I love telling stories using my Tableau Public dashboards. I have a whole post written about Telling a Story with Your Data. But those are all fairly static dashboards where I have the data, have the story, and am telling it to you. Business dashboards are different; I’m thinking of the dashboards that are usually connected to a live data source, have multiple filters, and in general are created so users can monitor some aspect of their business. It can be easy to think there’s no way to tell a story in business dashboards; instead, they should be used for finding stories. However, if our dashboards don’t tell the story of the business as it is now, our users will never find the important stories that will improve the business. Why do I think that? And how is that possible?

In a story, there needs to be focus on the core message, the values, the analysis, the identity, and the action, as this image from J. Moreno (2015) outlines. All of these are important for our business dashboards, as outlined below.

Image of the developmental questions use to tell a story
  • Core: Keep your dashboards within the company-brand style guide, include company/department logos, and give your dashboard titles that tell your users what to expect.
  • Values: Include metrics that reflect and drive the values, mission, and vision of the company or department. We’re in a numbers business, which can be seen as cold and analytical. Let’s remember that the numbers represent real people, real ideas, real products, and treat them as such in our analyses.
  • Analysis: Lots of decisions get made around common assumptions; include metrics that will inform those assumptions, even if they disrupt them.
  • Identity: Are there benchmark or comparison data you can include that will identify where your company stands? These can be used to celebrate where you are or give targets on where you want to go.
  • Action: How can you arrange your metrics in way that get people to take action based on the data?

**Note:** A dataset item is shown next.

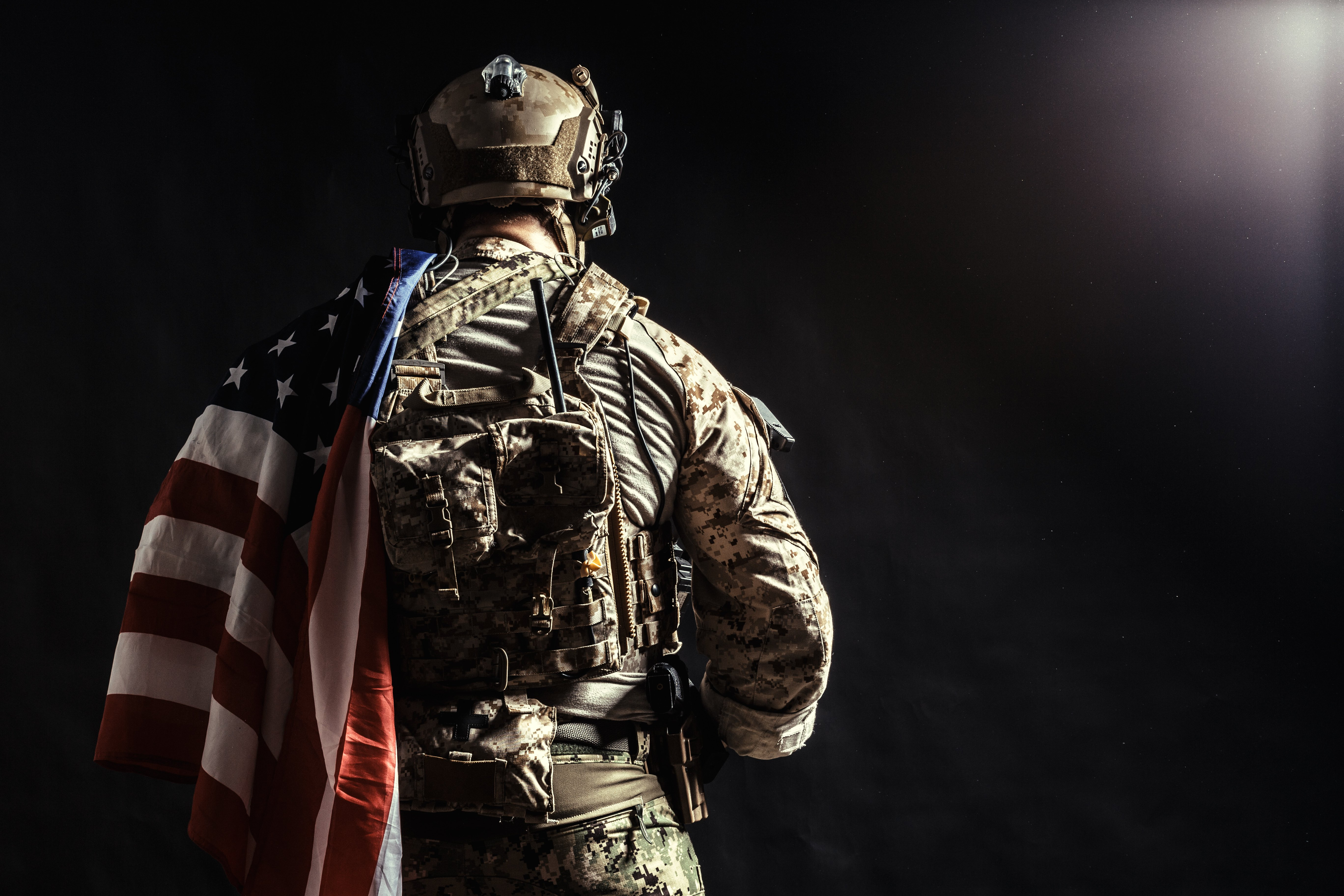 A soldier with the United States of America (U.S.A.) flag on his shoulder. │Source: Shutterstock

Can you add more text to the dashboard to help orient people to what the data are saying so they can quickly see key findings?

When I have created business dashboards for clients, I spend a lot of time working with the subject matter experts, learning about their needs to be sure I build a dashboard they can use. However, I was noticing that I was still getting really low engagement; I built the dashboard, trained them on how to use it, and then no one opened it again. When I asked them why, I was told “I can’t find the story in this.” I learned that there can be a huge disconnect between analysts and the subject matter experts when it comes to knowing how to use and read a dashboard. Data literacy, graphicacy … whatever you want to call it, we may be experts but our clients aren’t necessarily. And that’s ok; it’s our job to be the expert. But it’s also our job to give the client what they need in a way they can understand. I’ve been specifically asked to build monitoring dashboards that tell a story; not just a group of charts that people can look at.

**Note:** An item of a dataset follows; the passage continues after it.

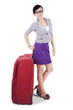 Businesswoman standing with a suitcase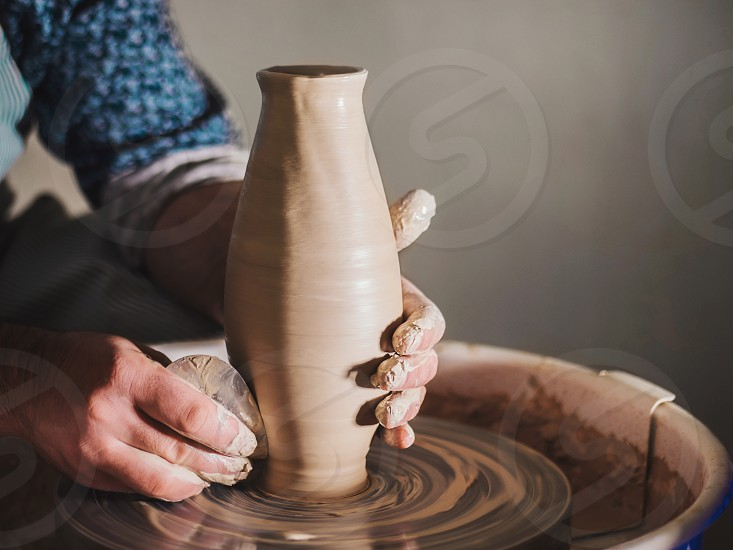 Creating earthenware and traditional pottery concept. Experienced male potter's hands creating beautiful clay product - vase - using professional tools. photo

Dashboards are intuitive for analysts, but many end users aren’t analysts. We may scoff a little when a client insists on a pie chart, but it’s important to remember that we all grew up seeing pizzas, pies, etc. and we know that a bigger slice is better. We also know how to look at stacks of things like books; this is why bar charts are so easy to understand. But line charts aren’t necessarily as intuitive to everyone. Data viz was meant to translate numbers to pictures, but that translation is easy to get lost. Hieroglyphics are 100% pictures but I don’t know what they say. Text can be the bridge to help people understand what they’re looking at. The order of charts can help people understand the context of the numbers. While our dashboards may not tell THE ONE important story, it does tell the story of the business and from there clients can find the key stories they can act on to improve the business.

So what can we do to help tell a story in our business dashboards?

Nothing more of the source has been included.